Photography plays a leading role in “Lore”, a film by Cate Shortland, as a key weapon used to win the peace for the Allies in the aftermath of the Nazi demise in Germany. The same photographs make an appearance within the tender pages of a family album and on a city wall posting of death camp atrocities; photographs are also used to represent a co-opted identity and the lives destroyed by the Nazi anti-semitic machine
Saskia Rosendahl plays Lore, a 14-year-old left in charge of her three young brothers and sister at the end of the second world war. Her parents have fled arrest for their involvement in the Nazi’s Final Solution. Lore makes her way across a conquered and divided Germany seeking the promised safety of her grandmother’s wealthy country estate. It is a journey where the children witness the death, degradation, and starvation of post-war Germany in graphic detail. The children encounter and are joined on their journey by a mysterious youth named Thomas who appears to be a jewish concentration camp survivor.

_WHAT TO PRODUCE_. Can you duplicate the whole passage about the film "Lore" word for word? The data after this text has no part in anything asked here.

_DATASET SECTION_.

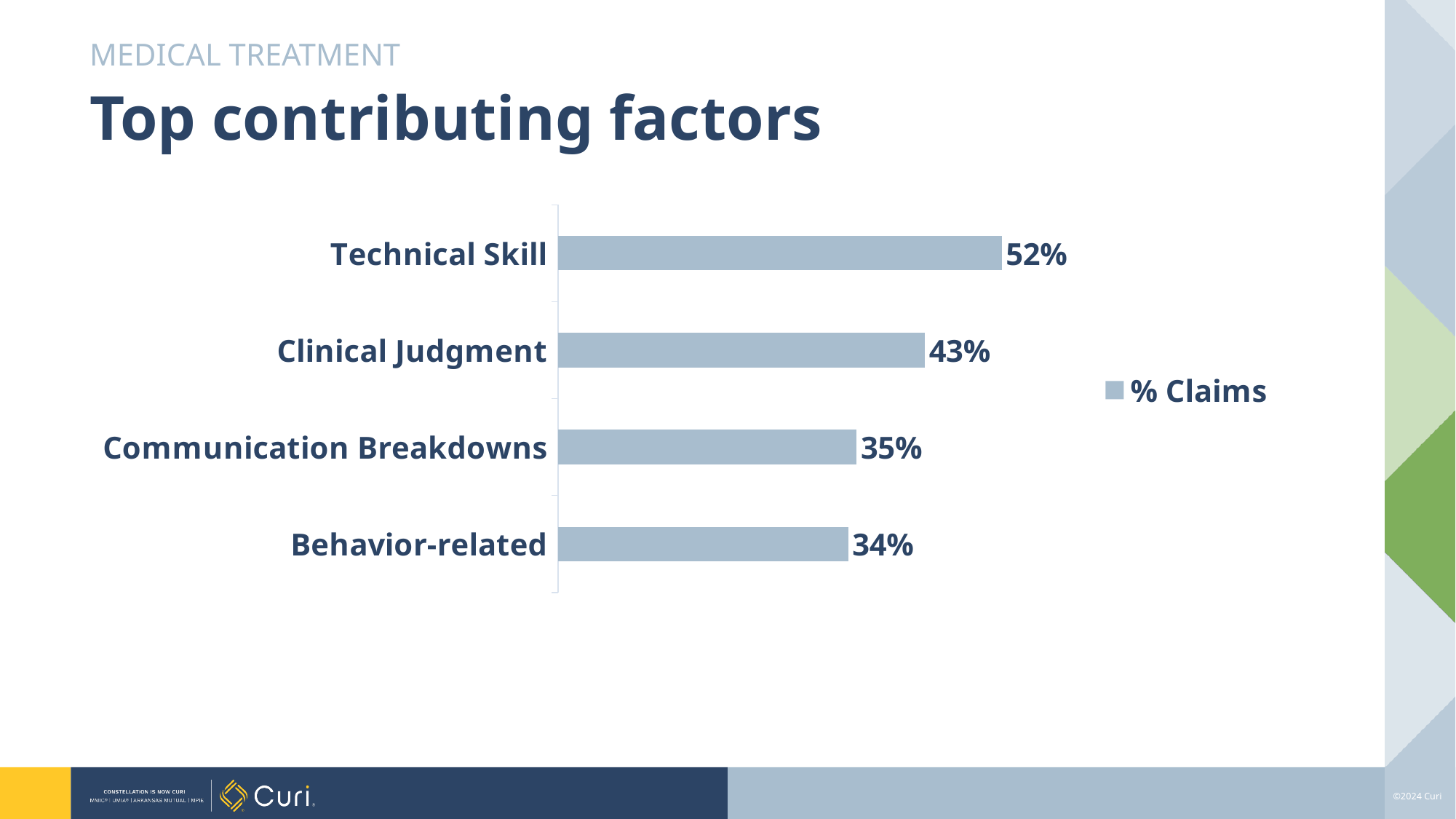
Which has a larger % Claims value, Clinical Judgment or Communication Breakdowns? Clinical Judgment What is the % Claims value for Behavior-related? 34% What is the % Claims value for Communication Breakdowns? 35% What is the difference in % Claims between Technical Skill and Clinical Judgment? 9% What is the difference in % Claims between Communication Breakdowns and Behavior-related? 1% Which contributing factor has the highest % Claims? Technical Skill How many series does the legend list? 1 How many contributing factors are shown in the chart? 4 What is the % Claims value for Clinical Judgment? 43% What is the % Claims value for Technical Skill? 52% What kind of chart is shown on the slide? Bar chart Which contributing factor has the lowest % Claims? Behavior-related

_RESPONSE TO THIS EXERCISE_.
Photography plays a leading role in “Lore”, a film by Cate Shortland, as a key weapon used to win the peace for the Allies in the aftermath of the Nazi demise in Germany. The same photographs make an appearance within the tender pages of a family album and on a city wall posting of death camp atrocities; photographs are also used to represent a co-opted identity and the lives destroyed by the Nazi anti-semitic machine
Saskia Rosendahl plays Lore, a 14-year-old left in charge of her three young brothers and sister at the end of the second world war. Her parents have fled arrest for their involvement in the Nazi’s Final Solution. Lore makes her way across a conquered and divided Germany seeking the promised safety of her grandmother’s wealthy country estate. It is a journey where the children witness the death, degradation, and starvation of post-war Germany in graphic detail. The children encounter and are joined on their journey by a mysterious youth named Thomas who appears to be a jewish concentration camp survivor.